# Losing a very special friend



## rsbhunter (Mar 25, 2012)

I received an e-mail from Nadja, a long time member here, on Thursday. In it, he explains how he has suffered a major illness, and the out come is not good. I don't know that he would even want this posted, so i will not go into details, suffice it to say, it was stated that it will be a short time. 
I know that nadja has helped me immensely, and probably many, many more with help on solar and other things....Please keep Nadja, his wife and family in your prayers....Nadja became a very good friend to me through many phone conversations and e-mails...more that one would believe without ever meeting the man in person....It is a great loss that the world, this forum and the people that knew him will experience by our losing him.....May God keep him safe and in peace....rsbhunter


----------



## Rick (May 10, 2002)

Thanks for the update. Sorry to hear it.

I will pray for them.


----------



## TnAndy (Sep 15, 2005)

Sorry to hear about him. Seemed like a real good guy.


----------



## maverickxxx (Jan 25, 2011)

Defently seemed like a good guy


----------



## Ross (May 9, 2002)

Thanks for letting us know.


----------



## homemaid (Apr 26, 2011)

This is a sad situation. He has given a lot of input to ths site. He has a place in heaven with his name on it...


----------

- **What you will do**:
[1] Could you repeat the part of the forum thread starting with "I know that" and going on through "pray for them."?
[2] Which usernames post in the forum thread?
None of the data after the forum thread is needed.

[Dataset rows]

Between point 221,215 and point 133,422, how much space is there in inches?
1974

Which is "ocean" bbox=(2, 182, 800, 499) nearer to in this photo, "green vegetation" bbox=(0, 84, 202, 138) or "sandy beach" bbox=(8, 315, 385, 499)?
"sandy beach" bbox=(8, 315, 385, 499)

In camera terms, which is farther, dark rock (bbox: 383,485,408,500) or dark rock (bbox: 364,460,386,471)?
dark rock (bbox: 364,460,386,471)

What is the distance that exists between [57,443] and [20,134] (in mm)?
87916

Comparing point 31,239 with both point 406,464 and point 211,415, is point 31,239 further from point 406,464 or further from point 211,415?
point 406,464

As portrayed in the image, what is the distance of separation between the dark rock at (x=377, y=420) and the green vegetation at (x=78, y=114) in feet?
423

- **Expected results**:
[1]
I know that nadja has helped me immensely, and probably many, many more with help on solar and other things....Please keep Nadja, his wife and family in your prayers....Nadja became a very good friend to me through many phone conversations and e-mails...more that one would believe without ever meeting the man in person....It is a great loss that the world, this forum and the people that knew him will experience by our losing him.....May God keep him safe and in peace....rsbhunter


----------



## Rick (May 10, 2002)

Thanks for the update. Sorry to hear it.

I will pray for them.

[2] rsbhunter, Rick, TnAndy, maverickxxx, Ross, homemaid